__EXERCISE TEXT__.

Farmers and gardeners have long appreciated
a wide variety of plants and have nurtured them for meals, healing, and exchange. But diversity too often has been surrendered to monocultures of fields and spirits, predisposing much of modern agriculture to uniformity and, consequently, vulnerability. Today it is primarily at the individual level—such as growing and saving a strange old bean variety or a curious-looking gourd—that any lasting conservation actually takes place.
As scientists grapple with the erosion of genetic diversity of crops and their wild relatives, old-timey farmers and gardeners continue to save, propagate, and pass on folk varieties and heirloom seeds. Virginia Nazarea focuses on the role of these seedsavers in the perpetuation of diversity. She thoughtfully examines the framework of scientific conservation and argues for the merits of everyday conservation—one that is beyond programmatic design. Whether considering small-scale rice and sweet potato farmers in the Philippines or participants in the Southern Seed Legacy and Introduced Germplasm from Vietnam in the American South, she explores roads not necessarily less traveled but certainly less recognized in the conservation of biodiversity.
Through characters and stories that offer a wealth of insights about human nature and society, Heirloom Seeds and Their Keepers helps readers more fully understand why biodiversity persists when there are so many pressures for it not to. The key, Nazarea explains, is in the sovereign spaces seedsavers inhabit and create, where memories counter a culture of forgetting and abandonment engendered by modernity. A book about theory as much as practice, it profiles these individuals, who march to their own beat in a world where diversity is increasingly devalued as the predictability of mass production becomes the norm.
Heirloom Seeds and Their Keepers offers a much-needed, scientifically researched perspective on the contribution of seedsaving that illustrates its critical significance to the preservation of both cultural knowledge and crop diversity around the world. It opens new conversations between anthropology and biology, and between researchers and practitioners, as it honors conservation as a way of life.

__WHAT YOU HAVE TO DO__.
According to the book description, what does Nazarea identify as the key to why biodiversity persists?

(Records from a dataset)

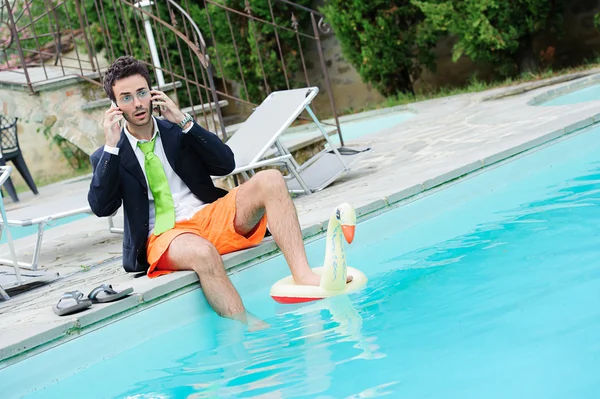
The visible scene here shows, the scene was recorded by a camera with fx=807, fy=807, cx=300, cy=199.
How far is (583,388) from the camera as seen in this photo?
220 centimetres

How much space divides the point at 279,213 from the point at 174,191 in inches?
23.0

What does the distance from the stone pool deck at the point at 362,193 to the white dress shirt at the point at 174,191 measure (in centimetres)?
30

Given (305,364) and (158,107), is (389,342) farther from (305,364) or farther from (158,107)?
(158,107)

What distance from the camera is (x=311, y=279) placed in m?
3.45

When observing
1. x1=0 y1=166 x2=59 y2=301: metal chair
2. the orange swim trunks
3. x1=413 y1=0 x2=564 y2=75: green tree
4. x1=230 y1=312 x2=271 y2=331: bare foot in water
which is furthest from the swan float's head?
x1=413 y1=0 x2=564 y2=75: green tree

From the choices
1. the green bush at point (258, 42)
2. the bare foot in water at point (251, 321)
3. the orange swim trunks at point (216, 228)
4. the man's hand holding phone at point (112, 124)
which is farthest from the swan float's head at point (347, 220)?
the green bush at point (258, 42)

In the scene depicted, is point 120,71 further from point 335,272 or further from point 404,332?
point 404,332

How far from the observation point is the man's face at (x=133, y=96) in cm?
360

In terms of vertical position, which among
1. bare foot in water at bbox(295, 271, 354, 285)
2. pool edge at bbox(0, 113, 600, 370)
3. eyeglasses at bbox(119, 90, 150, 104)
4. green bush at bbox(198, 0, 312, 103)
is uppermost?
green bush at bbox(198, 0, 312, 103)

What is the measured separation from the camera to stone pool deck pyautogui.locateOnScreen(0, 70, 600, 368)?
10.9 ft

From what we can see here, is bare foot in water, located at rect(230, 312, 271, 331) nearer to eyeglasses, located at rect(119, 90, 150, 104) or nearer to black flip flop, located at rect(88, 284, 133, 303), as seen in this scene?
black flip flop, located at rect(88, 284, 133, 303)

__FINISHED TASK__.
The sovereign spaces seedsavers inhabit and create, where memories counter a culture of forgetting and abandonment engendered by modernity.